_PASSAGE_
--------------------------------
Tremendous changes have been occurring in the Internet that influence our everyday lives. For example, online social networks have become the new meeting grounds. The development of such online social networks touch countless aspects of our everyday lives, providing instant access to people of similar mindsets, and enabling us to form partnerships with more people in more ways than ever before.
Generally a social network is a social structure, made of nodes (which are generally individuals or organizations) that are tied by one or more specific types of interdependency, such as values, visions, ideas, financial exchange, friends, kinship, dislike, conflict, trade, web links, sexual relations, disease transmission (epidemiology), or airline routes. Social relationships can be viewed in terms of nodes and ties, where nodes represent individual actors in social networks, and ties represent relationships between such actors, so that in its simplest form, a social network is a map of the relevant ties between the nodes being studied.
Also, a social network service uses software to build online social networks for communities of people who share interests and activities or who are interested in exploring the interests and activities of others. Social network services can be network-based such as the Internet-based and can enable users to communicate or interact in different ways. For example, users of a social network could interact via messaging, email, discussion groups, chat rooms, file-sharing, blogging, developing and maintaining lists of contacts, and so forth.
One of the more useful features of the Internet and associated forms of communication such as e-mail, instant messaging, chat rooms and forums is access to information that is useful in everyday work and social lives. However, social networks often operate in separate silos and do not share information. Accordingly, potentially beneficial social connections and corresponding information flows between users or members of different social networks go unrealized, and users who are members of multiple social networks may find it difficult to use or benefit from all features of those social networks to which they belong. Therefore, it is with respect to these considerations and others that the present invention has been made.
--------------------------------
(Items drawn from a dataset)
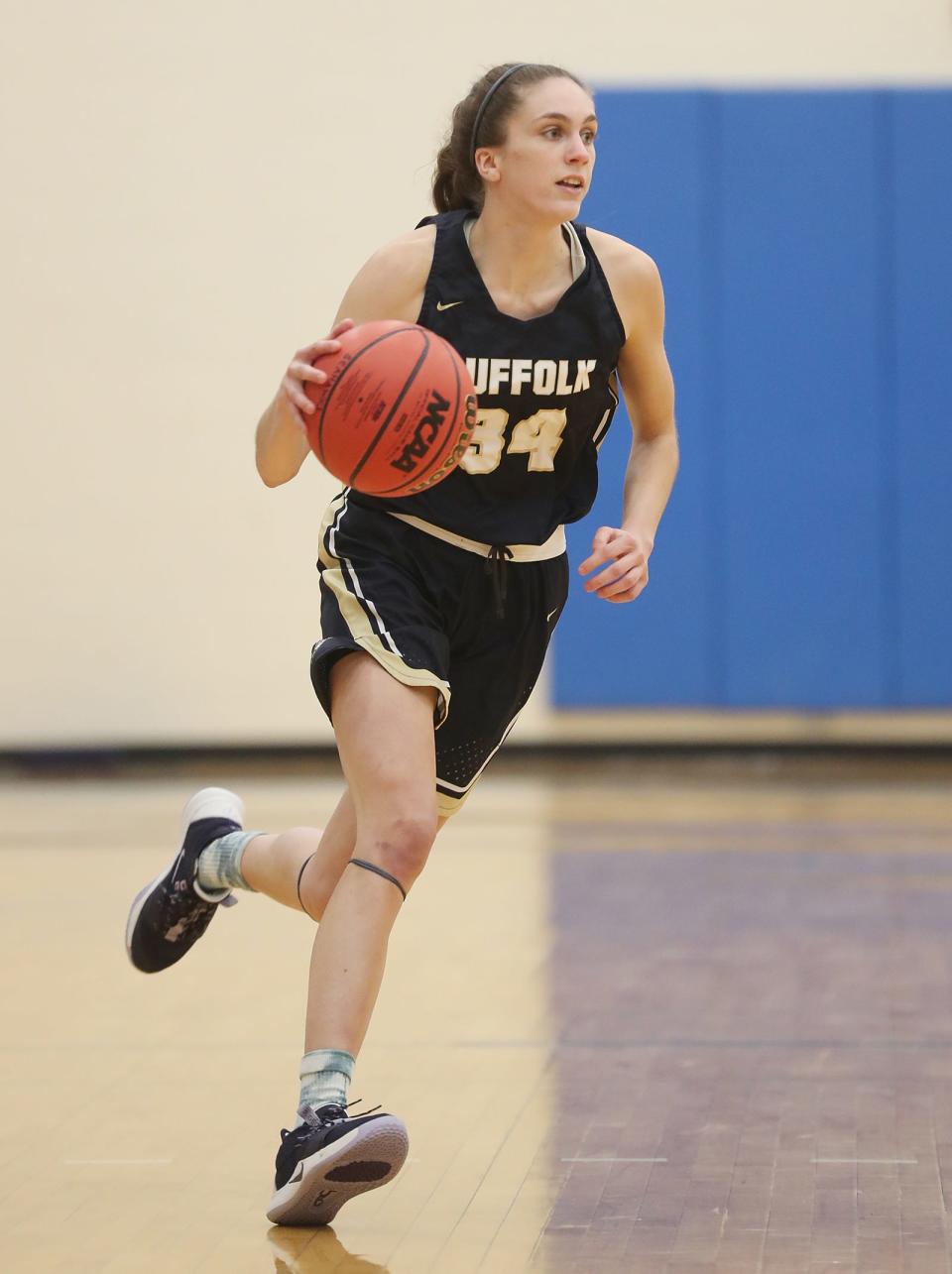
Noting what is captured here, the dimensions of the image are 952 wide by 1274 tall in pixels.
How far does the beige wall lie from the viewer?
7.54 metres

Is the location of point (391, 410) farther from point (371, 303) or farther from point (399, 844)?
point (399, 844)

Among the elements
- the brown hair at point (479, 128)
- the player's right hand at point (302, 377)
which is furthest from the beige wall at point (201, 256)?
the player's right hand at point (302, 377)

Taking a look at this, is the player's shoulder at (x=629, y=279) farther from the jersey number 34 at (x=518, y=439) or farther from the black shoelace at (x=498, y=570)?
the black shoelace at (x=498, y=570)

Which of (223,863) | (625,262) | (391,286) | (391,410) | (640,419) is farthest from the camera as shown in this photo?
(223,863)

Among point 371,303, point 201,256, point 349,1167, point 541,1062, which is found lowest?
point 541,1062

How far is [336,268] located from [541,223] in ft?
16.9

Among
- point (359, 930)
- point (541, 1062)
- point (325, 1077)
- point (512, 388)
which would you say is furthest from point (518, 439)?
point (541, 1062)

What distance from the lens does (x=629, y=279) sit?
2.65 metres

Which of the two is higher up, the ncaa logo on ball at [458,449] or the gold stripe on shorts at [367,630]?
the ncaa logo on ball at [458,449]

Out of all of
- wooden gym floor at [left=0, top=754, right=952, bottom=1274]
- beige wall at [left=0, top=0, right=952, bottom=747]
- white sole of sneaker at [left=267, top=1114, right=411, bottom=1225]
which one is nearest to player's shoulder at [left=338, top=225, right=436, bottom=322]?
white sole of sneaker at [left=267, top=1114, right=411, bottom=1225]

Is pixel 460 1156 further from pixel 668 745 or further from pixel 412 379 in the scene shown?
pixel 668 745

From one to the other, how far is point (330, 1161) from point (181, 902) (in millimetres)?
988

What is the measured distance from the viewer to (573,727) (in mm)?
7750

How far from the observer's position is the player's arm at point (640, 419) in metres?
2.52
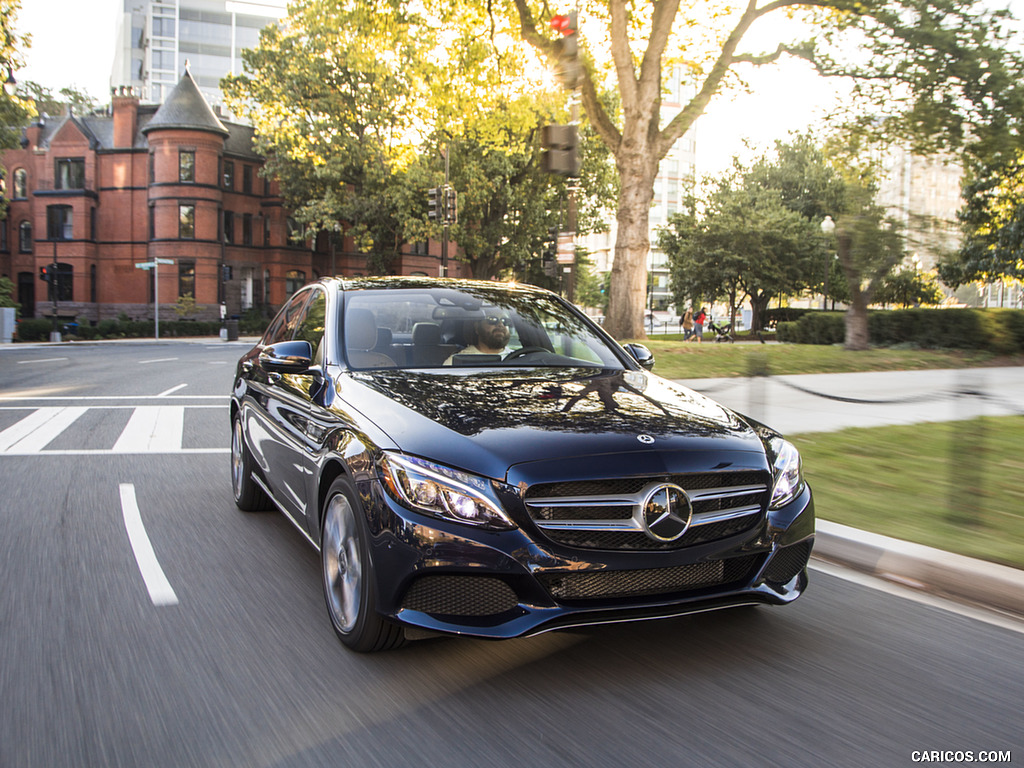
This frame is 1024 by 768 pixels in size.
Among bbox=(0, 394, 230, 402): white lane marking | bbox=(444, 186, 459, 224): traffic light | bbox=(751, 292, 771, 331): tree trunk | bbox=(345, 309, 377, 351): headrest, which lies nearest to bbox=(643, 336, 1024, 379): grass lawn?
bbox=(0, 394, 230, 402): white lane marking

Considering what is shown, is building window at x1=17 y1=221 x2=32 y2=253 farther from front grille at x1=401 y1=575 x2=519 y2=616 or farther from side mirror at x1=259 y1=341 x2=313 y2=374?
front grille at x1=401 y1=575 x2=519 y2=616

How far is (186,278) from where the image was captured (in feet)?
174

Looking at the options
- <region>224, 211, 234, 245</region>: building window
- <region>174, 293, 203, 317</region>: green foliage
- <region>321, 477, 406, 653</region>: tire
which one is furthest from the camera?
<region>224, 211, 234, 245</region>: building window

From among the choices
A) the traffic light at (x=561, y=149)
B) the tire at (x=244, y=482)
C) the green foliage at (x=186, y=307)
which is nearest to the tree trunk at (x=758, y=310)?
the green foliage at (x=186, y=307)

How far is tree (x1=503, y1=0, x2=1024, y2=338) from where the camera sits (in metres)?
17.3

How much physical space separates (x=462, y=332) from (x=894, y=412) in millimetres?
7725

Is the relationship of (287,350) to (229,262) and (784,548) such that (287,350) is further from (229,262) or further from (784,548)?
(229,262)

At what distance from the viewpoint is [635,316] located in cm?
1905

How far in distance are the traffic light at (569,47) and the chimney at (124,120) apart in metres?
50.5

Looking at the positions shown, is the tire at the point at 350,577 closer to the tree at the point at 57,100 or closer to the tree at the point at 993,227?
the tree at the point at 993,227

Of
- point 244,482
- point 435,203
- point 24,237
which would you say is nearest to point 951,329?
point 435,203

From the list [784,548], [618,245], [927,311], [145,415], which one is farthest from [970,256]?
[784,548]

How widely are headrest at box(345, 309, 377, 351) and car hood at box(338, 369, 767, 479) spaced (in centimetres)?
34

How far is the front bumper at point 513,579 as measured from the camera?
324 centimetres
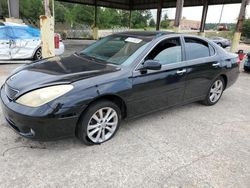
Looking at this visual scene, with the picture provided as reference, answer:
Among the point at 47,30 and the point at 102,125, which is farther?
the point at 47,30

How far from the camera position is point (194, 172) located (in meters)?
2.68

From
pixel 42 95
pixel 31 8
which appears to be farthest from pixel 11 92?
pixel 31 8

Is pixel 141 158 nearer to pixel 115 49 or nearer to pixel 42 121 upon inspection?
pixel 42 121

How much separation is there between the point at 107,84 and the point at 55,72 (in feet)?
2.34

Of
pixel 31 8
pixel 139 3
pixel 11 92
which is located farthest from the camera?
pixel 31 8

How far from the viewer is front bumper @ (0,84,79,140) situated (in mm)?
2537

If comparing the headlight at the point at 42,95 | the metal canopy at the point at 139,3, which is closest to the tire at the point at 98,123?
the headlight at the point at 42,95

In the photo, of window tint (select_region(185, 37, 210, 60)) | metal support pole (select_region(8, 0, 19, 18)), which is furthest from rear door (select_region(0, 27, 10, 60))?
window tint (select_region(185, 37, 210, 60))

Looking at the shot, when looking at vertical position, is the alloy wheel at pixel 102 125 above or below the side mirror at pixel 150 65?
below

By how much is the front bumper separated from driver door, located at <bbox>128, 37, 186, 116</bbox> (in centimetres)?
96

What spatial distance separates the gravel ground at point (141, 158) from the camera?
246cm

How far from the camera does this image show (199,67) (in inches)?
165

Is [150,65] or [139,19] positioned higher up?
[139,19]

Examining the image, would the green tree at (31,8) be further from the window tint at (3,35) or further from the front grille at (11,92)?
the front grille at (11,92)
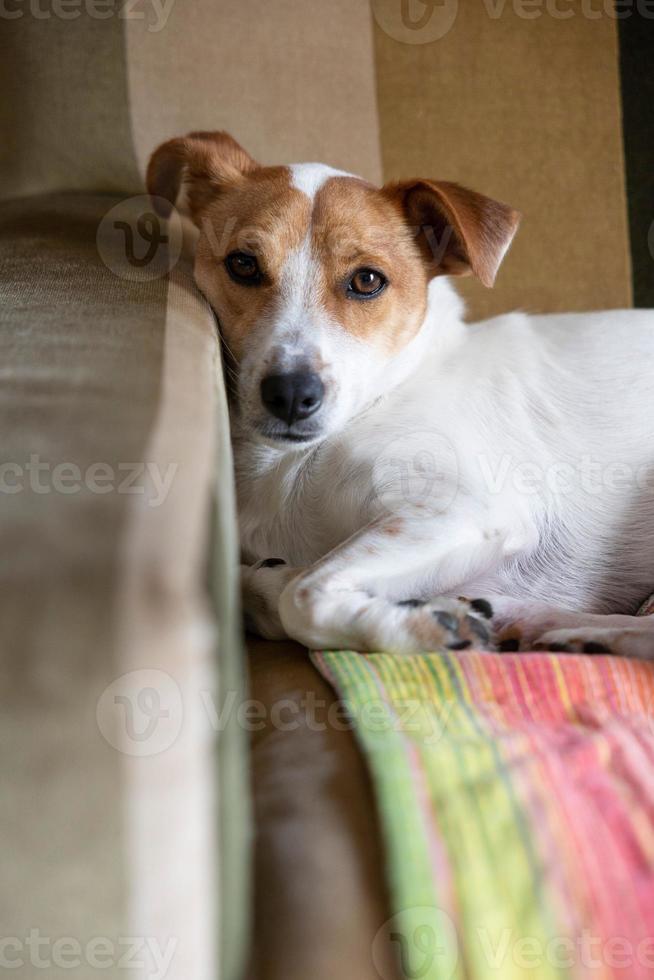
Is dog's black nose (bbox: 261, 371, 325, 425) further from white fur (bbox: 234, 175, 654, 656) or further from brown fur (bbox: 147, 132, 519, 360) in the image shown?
brown fur (bbox: 147, 132, 519, 360)

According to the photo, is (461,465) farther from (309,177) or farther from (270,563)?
(309,177)

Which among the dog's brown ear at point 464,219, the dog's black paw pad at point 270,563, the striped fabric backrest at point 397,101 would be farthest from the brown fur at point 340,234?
the dog's black paw pad at point 270,563

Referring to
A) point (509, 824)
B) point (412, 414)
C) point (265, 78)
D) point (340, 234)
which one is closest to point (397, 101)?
point (265, 78)

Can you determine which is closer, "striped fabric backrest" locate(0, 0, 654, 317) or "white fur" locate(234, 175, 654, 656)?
"white fur" locate(234, 175, 654, 656)

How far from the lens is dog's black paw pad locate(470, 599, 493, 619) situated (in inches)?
49.7

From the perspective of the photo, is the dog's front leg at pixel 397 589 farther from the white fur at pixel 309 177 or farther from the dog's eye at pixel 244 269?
the white fur at pixel 309 177

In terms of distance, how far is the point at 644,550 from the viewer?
5.08 feet

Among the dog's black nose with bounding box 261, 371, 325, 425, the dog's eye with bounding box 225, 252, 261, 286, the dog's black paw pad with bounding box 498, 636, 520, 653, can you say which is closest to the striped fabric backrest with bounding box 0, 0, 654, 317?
the dog's eye with bounding box 225, 252, 261, 286

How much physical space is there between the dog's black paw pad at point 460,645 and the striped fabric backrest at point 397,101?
3.56ft

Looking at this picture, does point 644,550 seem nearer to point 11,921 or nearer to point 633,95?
point 633,95

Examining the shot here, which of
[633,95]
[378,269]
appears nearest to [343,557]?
[378,269]

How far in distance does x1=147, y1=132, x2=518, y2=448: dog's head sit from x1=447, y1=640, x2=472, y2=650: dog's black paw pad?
44 centimetres

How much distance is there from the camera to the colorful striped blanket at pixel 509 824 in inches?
28.4

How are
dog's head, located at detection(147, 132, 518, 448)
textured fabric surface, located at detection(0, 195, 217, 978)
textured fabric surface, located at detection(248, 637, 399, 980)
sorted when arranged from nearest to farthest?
textured fabric surface, located at detection(0, 195, 217, 978), textured fabric surface, located at detection(248, 637, 399, 980), dog's head, located at detection(147, 132, 518, 448)
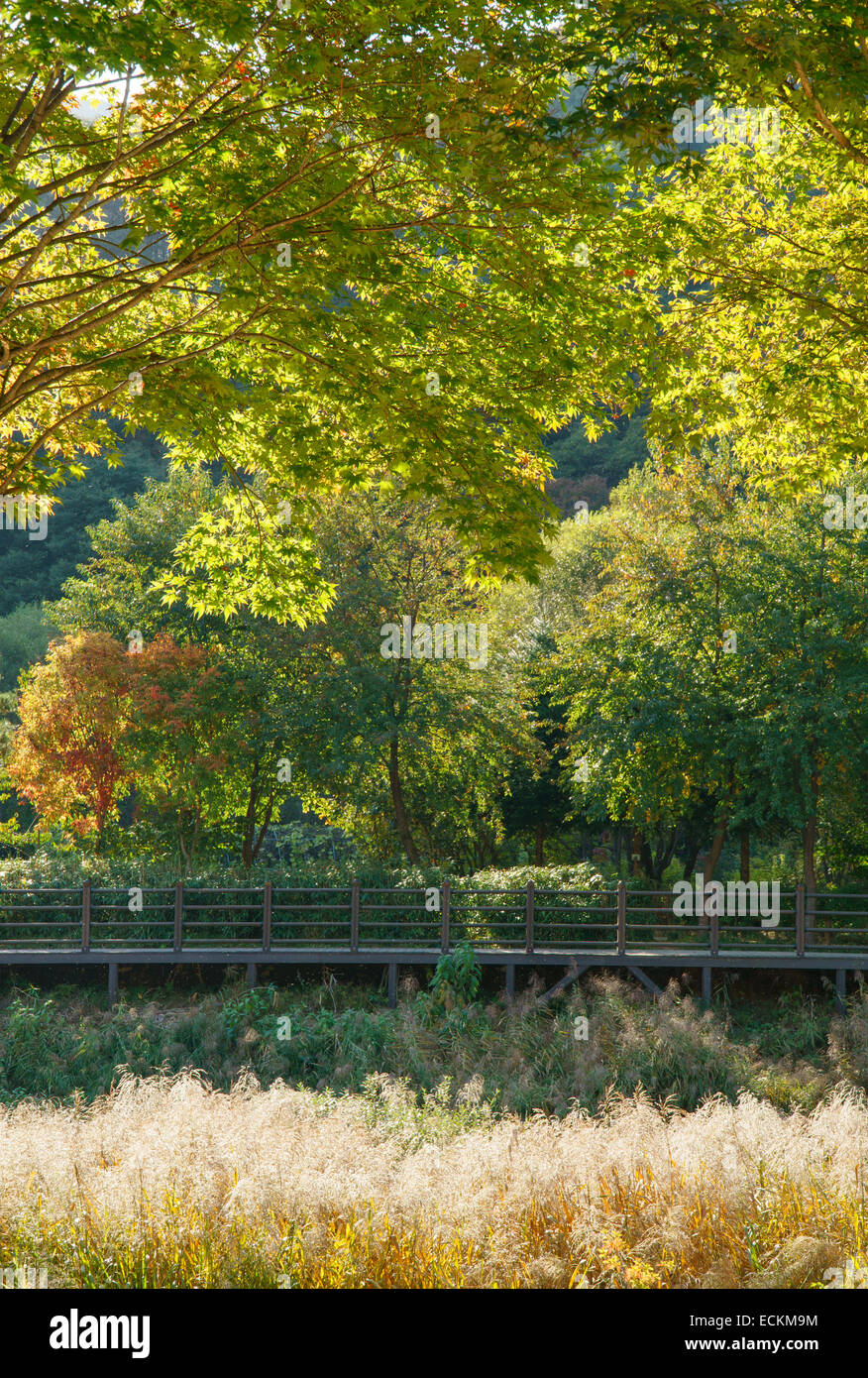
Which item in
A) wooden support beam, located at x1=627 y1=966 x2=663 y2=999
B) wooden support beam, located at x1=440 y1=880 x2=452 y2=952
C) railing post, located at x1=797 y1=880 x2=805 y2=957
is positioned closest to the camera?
--------------------------------
_TASK REQUIREMENTS_
Please list every way the passage on social networks gives for users of a social network to interact.

_EXERCISE RESPONSE_
- messaging
- email
- discussion groups
- chat rooms
- file-sharing
- blogging
- developing and maintaining lists of contacts